Canada had a record number of anti-Semitic incidents in 2017, B’nai Brith Canada reported in its annual audit.
There were 1,752 incidents of harassment, vandalism and violence, a 1.4% increase over the record 1,728 last year, according to the Audit of Antisemitic Incidents released Tuesday.
The vast majority of the incidents took place in Canada’s two largest provinces: Ontario recorded nearly half the total, with 808, while Quebec had 474. The rest were scattered among the nation’s eight other provinces.
Acts of anti-Semitic vandalism doubled to 322 from 158 in what the audit called a “whopping national increase.”
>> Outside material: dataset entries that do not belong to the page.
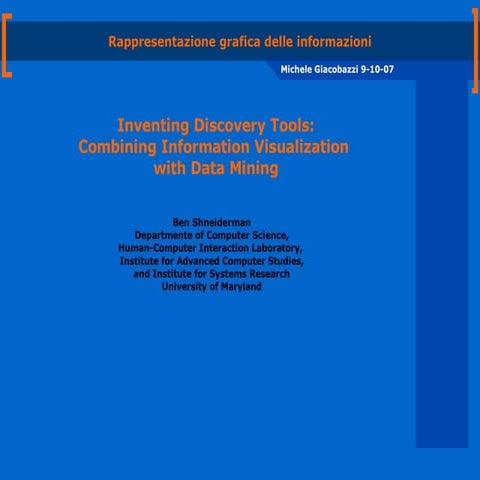 Rappresentazione grafica delle informazioni

Michele Giacobazzi 9-10-07

Inventing Discovery Tools: Combining Information Visualization with Data Mining

Ben Shneiderman
Departmente of Computer Science,
Human-Computer Interaction Laboratory,
Institute for Advanced Computer Studies,
and Institute for Systems Research
University of Maryland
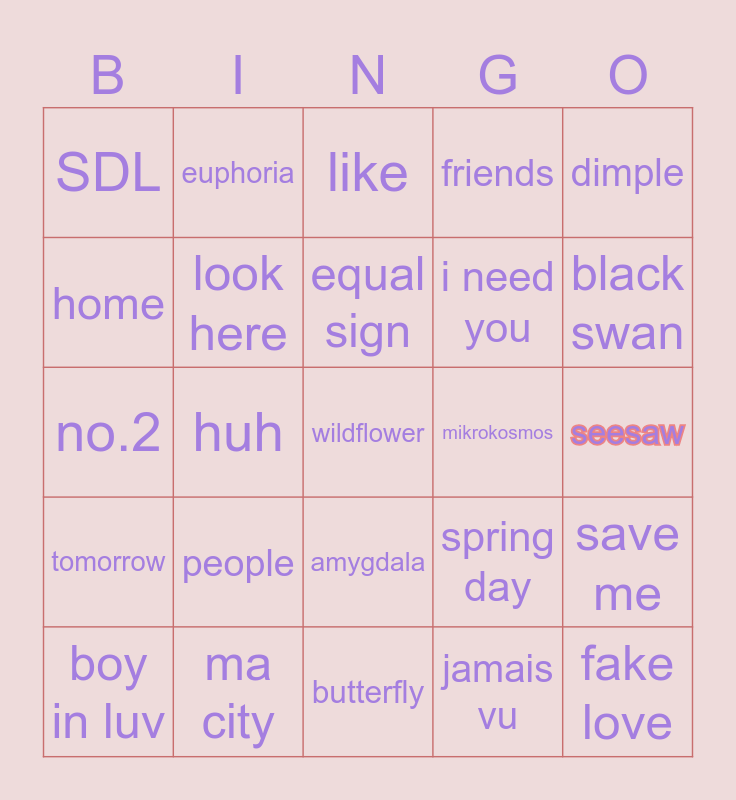 | B | I | N | G | O |
|---|---|---|---|---|
| SDL | euphoria | like | friends | dimple |
| home | look here | equal sign | i need you | black swan |
| no.2 | huh | wildflower | mikrokosmos | seesaw |
| tomorrow | people | amygdala | spring day | save me |
| boy in luv | ma city | butterfly | jamais vu | fake love |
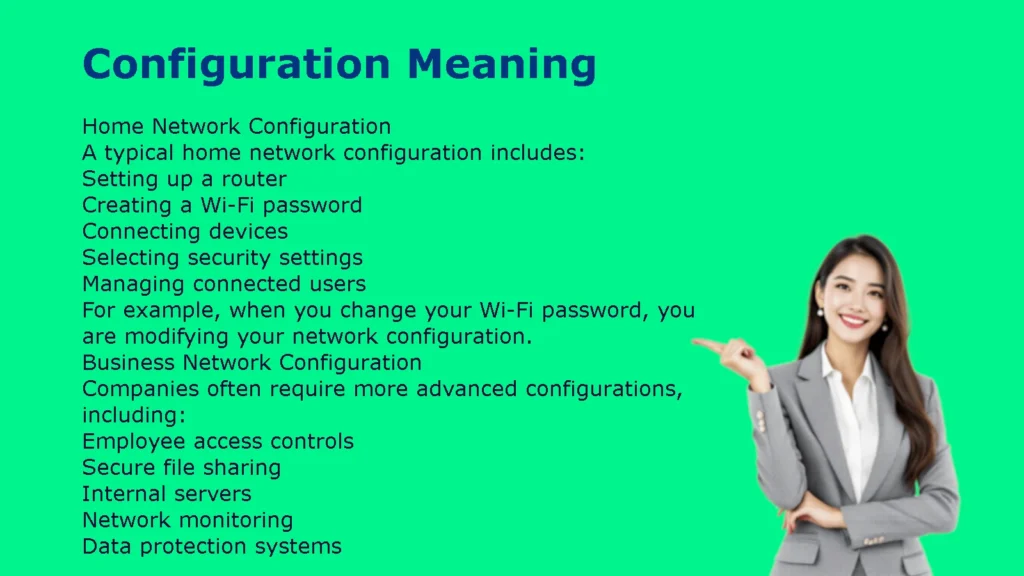 Configuration Meaning

Home Network Configuration
A typical home network configuration includes:
Setting up a router
Creating a Wi-Fi password
Connecting devices
Selecting security settings
Managing connected users
For example, when you change your Wi-Fi password, you are modifying your network configuration.
Business Network Configuration
Companies often require more advanced configurations, including:
Employee access controls
Secure file sharing
Internal servers
Network monitoring
Data protection systems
The audit also saw as a “disturbing anti-Semitic trend” a rise in anti-Semitism from both the far right and far left of the political spectrum.
Quebec, with Canada’s only majority francophone population, “is home to Islamist extremist enclaves, a sophisticated far-right scene, and many of Canada’s largest anti-Israel groups,” the audit said.
To counter these trends, the audit proposed an eight-point plant to increase resources for police hate crime units, a national “Action Plan,” and other measures.
“Anti-Semitism has grown as a serious concern for Canadian Jews, affecting them at school, in the workplace and even in their own places of worship,” B’nai Brith Canada CEO Michael Mostyn said.
“[W]e need a concerted national effort to ensure that anti-Semitic outbreaks do not become a fact of life for Jews in this country, as in other developed countries such as France and Sweden.”